__What you have to do__. Your answer must be every line below, repeated exactly.

(Dataset entries)
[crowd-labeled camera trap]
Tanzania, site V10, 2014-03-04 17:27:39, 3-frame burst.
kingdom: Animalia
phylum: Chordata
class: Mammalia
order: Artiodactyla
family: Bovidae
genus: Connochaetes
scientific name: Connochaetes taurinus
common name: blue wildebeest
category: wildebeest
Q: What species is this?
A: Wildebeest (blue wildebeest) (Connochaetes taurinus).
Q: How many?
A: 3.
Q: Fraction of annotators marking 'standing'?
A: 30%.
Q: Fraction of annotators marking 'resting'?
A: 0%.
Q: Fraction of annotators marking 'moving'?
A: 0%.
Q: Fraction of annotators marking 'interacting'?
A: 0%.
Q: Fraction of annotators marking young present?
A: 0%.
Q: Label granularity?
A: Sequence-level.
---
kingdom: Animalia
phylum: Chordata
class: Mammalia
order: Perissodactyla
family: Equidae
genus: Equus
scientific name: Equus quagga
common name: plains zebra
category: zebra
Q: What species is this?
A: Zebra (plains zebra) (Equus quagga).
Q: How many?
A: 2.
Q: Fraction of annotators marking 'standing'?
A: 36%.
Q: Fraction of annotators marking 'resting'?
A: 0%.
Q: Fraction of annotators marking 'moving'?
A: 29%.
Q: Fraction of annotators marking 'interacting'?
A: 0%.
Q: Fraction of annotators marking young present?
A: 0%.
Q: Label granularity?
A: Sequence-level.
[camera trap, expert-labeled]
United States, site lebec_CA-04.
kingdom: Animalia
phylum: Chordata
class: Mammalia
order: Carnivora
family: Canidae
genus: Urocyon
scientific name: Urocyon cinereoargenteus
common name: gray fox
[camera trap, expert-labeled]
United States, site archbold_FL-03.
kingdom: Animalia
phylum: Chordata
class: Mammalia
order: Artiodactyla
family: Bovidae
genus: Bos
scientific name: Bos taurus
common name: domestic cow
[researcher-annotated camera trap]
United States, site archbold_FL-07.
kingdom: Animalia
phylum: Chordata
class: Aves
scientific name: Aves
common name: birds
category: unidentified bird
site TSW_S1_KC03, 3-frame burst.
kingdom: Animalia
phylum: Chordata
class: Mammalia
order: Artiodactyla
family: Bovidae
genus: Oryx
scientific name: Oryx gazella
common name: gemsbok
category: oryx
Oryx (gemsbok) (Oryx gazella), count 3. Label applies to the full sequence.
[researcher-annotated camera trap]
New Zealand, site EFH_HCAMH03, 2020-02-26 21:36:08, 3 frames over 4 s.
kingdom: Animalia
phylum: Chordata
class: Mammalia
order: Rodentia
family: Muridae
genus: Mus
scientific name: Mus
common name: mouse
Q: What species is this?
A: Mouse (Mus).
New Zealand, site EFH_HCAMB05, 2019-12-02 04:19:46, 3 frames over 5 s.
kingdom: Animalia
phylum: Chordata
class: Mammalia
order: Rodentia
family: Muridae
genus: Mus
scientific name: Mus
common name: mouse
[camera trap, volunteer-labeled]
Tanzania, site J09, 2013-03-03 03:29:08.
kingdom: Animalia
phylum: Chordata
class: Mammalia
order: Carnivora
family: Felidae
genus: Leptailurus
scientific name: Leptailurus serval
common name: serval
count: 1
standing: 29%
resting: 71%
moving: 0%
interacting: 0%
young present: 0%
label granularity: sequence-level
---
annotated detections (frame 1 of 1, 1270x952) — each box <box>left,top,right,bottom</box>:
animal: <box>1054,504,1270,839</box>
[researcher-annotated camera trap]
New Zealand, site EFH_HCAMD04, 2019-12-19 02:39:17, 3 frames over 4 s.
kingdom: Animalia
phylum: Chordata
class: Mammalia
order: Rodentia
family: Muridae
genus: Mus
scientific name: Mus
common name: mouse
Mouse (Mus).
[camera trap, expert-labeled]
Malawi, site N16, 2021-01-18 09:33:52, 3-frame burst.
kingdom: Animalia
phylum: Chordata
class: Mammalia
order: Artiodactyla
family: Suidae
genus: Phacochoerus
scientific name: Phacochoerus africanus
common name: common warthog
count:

__Solution for this exercise__.
[crowd-labeled camera trap]
Tanzania, site V10, 2014-03-04 17:27:39, 3-frame burst.
kingdom: Animalia
phylum: Chordata
class: Mammalia
order: Artiodactyla
family: Bovidae
genus: Connochaetes
scientific name: Connochaetes taurinus
common name: blue wildebeest
category: wildebeest
Q: What species is this?
A: Wildebeest (blue wildebeest) (Connochaetes taurinus).
Q: How many?
A: 3.
Q: Fraction of annotators marking 'standing'?
A: 30%.
Q: Fraction of annotators marking 'resting'?
A: 0%.
Q: Fraction of annotators marking 'moving'?
A: 0%.
Q: Fraction of annotators marking 'interacting'?
A: 0%.
Q: Fraction of annotators marking young present?
A: 0%.
Q: Label granularity?
A: Sequence-level.
---
kingdom: Animalia
phylum: Chordata
class: Mammalia
order: Perissodactyla
family: Equidae
genus: Equus
scientific name: Equus quagga
common name: plains zebra
category: zebra
Q: What species is this?
A: Zebra (plains zebra) (Equus quagga).
Q: How many?
A: 2.
Q: Fraction of annotators marking 'standing'?
A: 36%.
Q: Fraction of annotators marking 'resting'?
A: 0%.
Q: Fraction of annotators marking 'moving'?
A: 29%.
Q: Fraction of annotators marking 'interacting'?
A: 0%.
Q: Fraction of annotators marking young present?
A: 0%.
Q: Label granularity?
A: Sequence-level.
[camera trap, expert-labeled]
United States, site lebec_CA-04.
kingdom: Animalia
phylum: Chordata
class: Mammalia
order: Carnivora
family: Canidae
genus: Urocyon
scientific name: Urocyon cinereoargenteus
common name: gray fox
[camera trap, expert-labeled]
United States, site archbold_FL-03.
kingdom: Animalia
phylum: Chordata
class: Mammalia
order: Artiodactyla
family: Bovidae
genus: Bos
scientific name: Bos taurus
common name: domestic cow
[researcher-annotated camera trap]
United States, site archbold_FL-07.
kingdom: Animalia
phylum: Chordata
class: Aves
scientific name: Aves
common name: birds
category: unidentified bird
site TSW_S1_KC03, 3-frame burst.
kingdom: Animalia
phylum: Chordata
class: Mammalia
order: Artiodactyla
family: Bovidae
genus: Oryx
scientific name: Oryx gazella
common name: gemsbok
category: oryx
Oryx (gemsbok) (Oryx gazella), count 3. Label applies to the full sequence.
[researcher-annotated camera trap]
New Zealand, site EFH_HCAMH03, 2020-02-26 21:36:08, 3 frames over 4 s.
kingdom: Animalia
phylum: Chordata
class: Mammalia
order: Rodentia
family: Muridae
genus: Mus
scientific name: Mus
common name: mouse
Q: What species is this?
A: Mouse (Mus).
New Zealand, site EFH_HCAMB05, 2019-12-02 04:19:46, 3 frames over 5 s.
kingdom: Animalia
phylum: Chordata
class: Mammalia
order: Rodentia
family: Muridae
genus: Mus
scientific name: Mus
common name: mouse
[camera trap, volunteer-labeled]
Tanzania, site J09, 2013-03-03 03:29:08.
kingdom: Animalia
phylum: Chordata
class: Mammalia
order: Carnivora
family: Felidae
genus: Leptailurus
scientific name: Leptailurus serval
common name: serval
count: 1
standing: 29%
resting: 71%
moving: 0%
interacting: 0%
young present: 0%
label granularity: sequence-level
---
annotated detections (frame 1 of 1, 1270x952) — each box <box>left,top,right,bottom</box>:
animal: <box>1054,504,1270,839</box>
[researcher-annotated camera trap]
New Zealand, site EFH_HCAMD04, 2019-12-19 02:39:17, 3 frames over 4 s.
kingdom: Animalia
phylum: Chordata
class: Mammalia
order: Rodentia
family: Muridae
genus: Mus
scientific name: Mus
common name: mouse
Mouse (Mus).
[camera trap, expert-labeled]
Malawi, site N16, 2021-01-18 09:33:52, 3-frame burst.
kingdom: Animalia
phylum: Chordata
class: Mammalia
order: Artiodactyla
family: Suidae
genus: Phacochoerus
scientific name: Phacochoerus africanus
common name: common warthog
count:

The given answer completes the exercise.